Medinews
20 Novembre 2014

ESPERIENZA UNGHERESE SULLA COMPETIZIONE DI PREZZO DEI FARMACI BIOSIMILARI

Lo studio pubblicato sulla rivista Acta Pharmacologica Hungarica ha analizzato la disponibilità dei biosimilari da parte dell’Amministrazione dei Fondi Assicurativi del Servizio Nazionale in Ungheria in particolare sui fattori di crescita ematopoietici e prodotti dell’eritropoietina. I dati sono stati raccolti dal database farmaceutico nazionale dell’Amministrazione dei Fondi Assicurativi del Servizio Nazionale in Ungheria.

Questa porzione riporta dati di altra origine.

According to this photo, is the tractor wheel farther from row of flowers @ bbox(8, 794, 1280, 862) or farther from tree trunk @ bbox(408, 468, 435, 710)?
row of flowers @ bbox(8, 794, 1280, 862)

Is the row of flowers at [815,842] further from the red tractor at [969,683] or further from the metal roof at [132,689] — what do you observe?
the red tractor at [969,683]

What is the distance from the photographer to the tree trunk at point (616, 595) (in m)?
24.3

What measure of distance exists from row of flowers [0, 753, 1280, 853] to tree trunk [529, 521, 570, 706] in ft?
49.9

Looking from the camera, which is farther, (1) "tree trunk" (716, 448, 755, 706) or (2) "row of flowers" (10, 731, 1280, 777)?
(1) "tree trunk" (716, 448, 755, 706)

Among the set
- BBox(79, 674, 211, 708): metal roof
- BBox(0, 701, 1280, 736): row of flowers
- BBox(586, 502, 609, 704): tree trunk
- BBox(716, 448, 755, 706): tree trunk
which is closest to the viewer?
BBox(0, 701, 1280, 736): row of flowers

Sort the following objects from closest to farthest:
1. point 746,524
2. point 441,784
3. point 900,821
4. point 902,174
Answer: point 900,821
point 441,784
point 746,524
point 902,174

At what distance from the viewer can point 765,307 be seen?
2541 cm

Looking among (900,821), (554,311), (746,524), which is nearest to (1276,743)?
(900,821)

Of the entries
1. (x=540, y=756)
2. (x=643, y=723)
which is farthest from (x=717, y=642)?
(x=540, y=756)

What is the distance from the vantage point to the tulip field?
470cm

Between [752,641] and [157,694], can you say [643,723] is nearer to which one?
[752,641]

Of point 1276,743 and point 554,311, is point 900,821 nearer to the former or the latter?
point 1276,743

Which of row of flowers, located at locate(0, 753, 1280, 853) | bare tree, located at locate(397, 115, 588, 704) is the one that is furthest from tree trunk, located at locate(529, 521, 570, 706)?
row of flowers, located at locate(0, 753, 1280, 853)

I ricercatori dell’Università di Pécs hanno analizzato quanto il numero di pazienti trattati con fattori di crescita ematopoietici e prodotti dell’eritropoietina sia cambiato in Ungheria prima (periodo: 1 luglio 2011 – il 30 giugno 2012) e dopo (periodo: 1 luglio 2012 – 30 giugno 2013) l’introduzione in commercio del primo biosimilare a marzo 2012. Gli autori dello studio hanno osservato che, nei 12 mesi precedenti all’introduzione dei biosimilari, 4.167 pazienti avevano ricevuto trattamento con eritropoietine, mentre nei primi 12 mesi dopo l’introduzione i pazienti erano 3.647, con una riduzione del 12,5%. Nei 12 mesi precedenti all’introduzione dei biosimilari 13.974 pazienti avevano ricevuto trattamento con fattori di crescita ematopoietici, mentre nei primi 12 mesi successivi all’introduzione ne facevano uso 13.352 pazienti, con una riduzione del 4,5%. In conclusione, le analisi di competizione del prezzo dall’introduzione di prodotti biosimilari in Ungheria hanno indicato una minima riduzione del numero di pazienti in trattamento con fattori di crescita ematopoietici e prodotti dell’eritropoietina, mentre il rimborso di assicurazione sanitaria per questi farmaci è significativamente diminuito.